Drug abuse does not have a zip code. It does not discriminate in favor of the suburbs. It is a fluid problem in every city, town and neighborhood. Those who do not think drug abuse is happening in our community are either misinformed or in denial. It is time to get our heads out of the sand, put our judgement away and address this issue as a community.
Last week, Rick Calvert, Assistant United States Attorney Northern District of Texas, spoke to our high school students and staff about Drugs & the Opioid Epidemic, and also gave a Parent University presentation on the topic. You can access a video of his presentation here. It is eye-opening and heart wrenching to hear the impact of this epidemic on our own former students, several of whom have died from overdoses or are currently in prison as a result of their drug use. These victims are our children and no one is immune to the dangers of drug abuse; no one. And if one in our community has suffered, then it's one too many. We have to take the shame out of discussing this issue and be there to support each other. I am so grateful and applaud the efforts of one of our own, Pinkerton PE teacher Colleen Michaelis, for sharing her story of the tragic death of her incredible son to drugs with the Dallas Morning News.
Frequent comments made to the district about this issue include: “We don’t have a drug problem.

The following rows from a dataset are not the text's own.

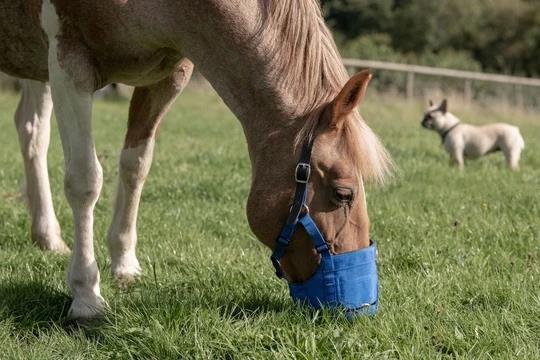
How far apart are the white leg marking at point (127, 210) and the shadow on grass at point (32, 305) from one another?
0.48m

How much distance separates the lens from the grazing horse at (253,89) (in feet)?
10.1

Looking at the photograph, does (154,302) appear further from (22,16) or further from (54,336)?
(22,16)

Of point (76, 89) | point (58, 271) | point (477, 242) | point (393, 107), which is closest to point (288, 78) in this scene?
point (76, 89)

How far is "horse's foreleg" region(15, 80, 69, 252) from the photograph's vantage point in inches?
189

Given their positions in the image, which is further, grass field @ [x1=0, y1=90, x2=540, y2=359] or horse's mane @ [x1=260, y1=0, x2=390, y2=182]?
horse's mane @ [x1=260, y1=0, x2=390, y2=182]

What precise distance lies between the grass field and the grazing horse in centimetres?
28

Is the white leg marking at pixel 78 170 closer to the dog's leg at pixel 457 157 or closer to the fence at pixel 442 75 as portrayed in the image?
the dog's leg at pixel 457 157

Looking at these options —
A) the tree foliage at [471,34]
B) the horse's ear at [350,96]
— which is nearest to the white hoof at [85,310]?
the horse's ear at [350,96]

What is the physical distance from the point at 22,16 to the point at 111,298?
4.81 feet

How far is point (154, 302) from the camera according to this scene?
10.6 feet

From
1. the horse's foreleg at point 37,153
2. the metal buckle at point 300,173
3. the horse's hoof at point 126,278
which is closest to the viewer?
the metal buckle at point 300,173

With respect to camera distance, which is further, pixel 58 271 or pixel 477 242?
pixel 477 242

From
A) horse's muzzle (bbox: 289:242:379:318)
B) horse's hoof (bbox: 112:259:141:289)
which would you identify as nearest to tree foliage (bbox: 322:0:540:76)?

The district is trying to hide a drug problem and isn’t doing anything about it. Or, my kid doesn’t have a drug problem, only bad kids do, so this isn’t my problem.”
I strongly believe that not only is drug use by our students all of our problem; it is imperative for us to work together to address it. We have to admit that drug use is a problem and do all we can as a community to solve this issue.

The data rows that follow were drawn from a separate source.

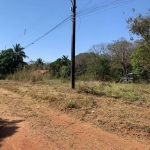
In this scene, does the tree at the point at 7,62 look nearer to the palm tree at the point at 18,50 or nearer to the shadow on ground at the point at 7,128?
the palm tree at the point at 18,50

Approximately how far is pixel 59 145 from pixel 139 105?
4401 mm

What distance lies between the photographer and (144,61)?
234 inches

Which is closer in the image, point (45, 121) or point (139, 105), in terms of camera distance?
point (45, 121)

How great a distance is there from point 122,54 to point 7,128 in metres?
37.5

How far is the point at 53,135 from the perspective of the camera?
187 inches

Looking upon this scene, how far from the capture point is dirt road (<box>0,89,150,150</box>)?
412 cm

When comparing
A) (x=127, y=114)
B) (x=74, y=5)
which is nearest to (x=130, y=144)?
(x=127, y=114)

So what is CISD doing about it? We are increasing awareness amongst our “bubble” by bringing speakers such as Mr. Calvert to speak to our students and community. We also have a strong partnership with our Coppell Police Department, Irving Police Department and Dallas County Sheriff’s Office, who work with us every day to address the issue of drugs at our schools. Wands and drug dogs often are at our secondary schools searching the premises and students. Though federal privacy laws limit what can be shared, I can tell you there have been several recent arrests of our high school students for drug possession. As a district, we are taking a firm stance with this issue.

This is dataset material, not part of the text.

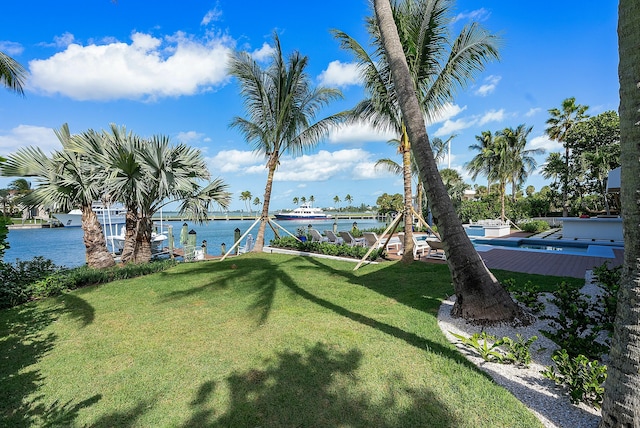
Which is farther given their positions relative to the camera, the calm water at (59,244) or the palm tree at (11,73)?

Parents also play a crucial role in drug prevention. We need to know where our kids are and who they are hanging out with, especially if there are new friend groups. Limit access to prescription drugs at home that often are gateways to heroin use. Searching and monitoring phones is part of being a parent today. As parents, we should be checking our kids phones on a daily basis. Our police department also offers free drug tests to parents. While you may not want to or have cause to drug test your children, if you make them aware that you will, this allows them to say, when offered drugs, “My parents drug test me, so no.” As we keep, “If you see something; say something,” in mind; I remind you that CISD has an anonymous tip line at www.coppellisd.com/tipline or by calling 972-436-TIPS (8477).
Drugs and alcohol abuse often go hand-in-hand. On April 4, the district will be presenting “Shattered Dreams” to high school students in the CHS Arena and parking lot. This real-time enactment of drunk driving, crash, death and its aftermath brings a harrowing exposure of the preciousness of life and how one bad decision can “shatter” your and your families lives.
By sharing this heavy topic with our CISD community this week, I am hopeful that we are taking a step in the right direction to admit our problem, work together to make it better and, ultimately, save lives.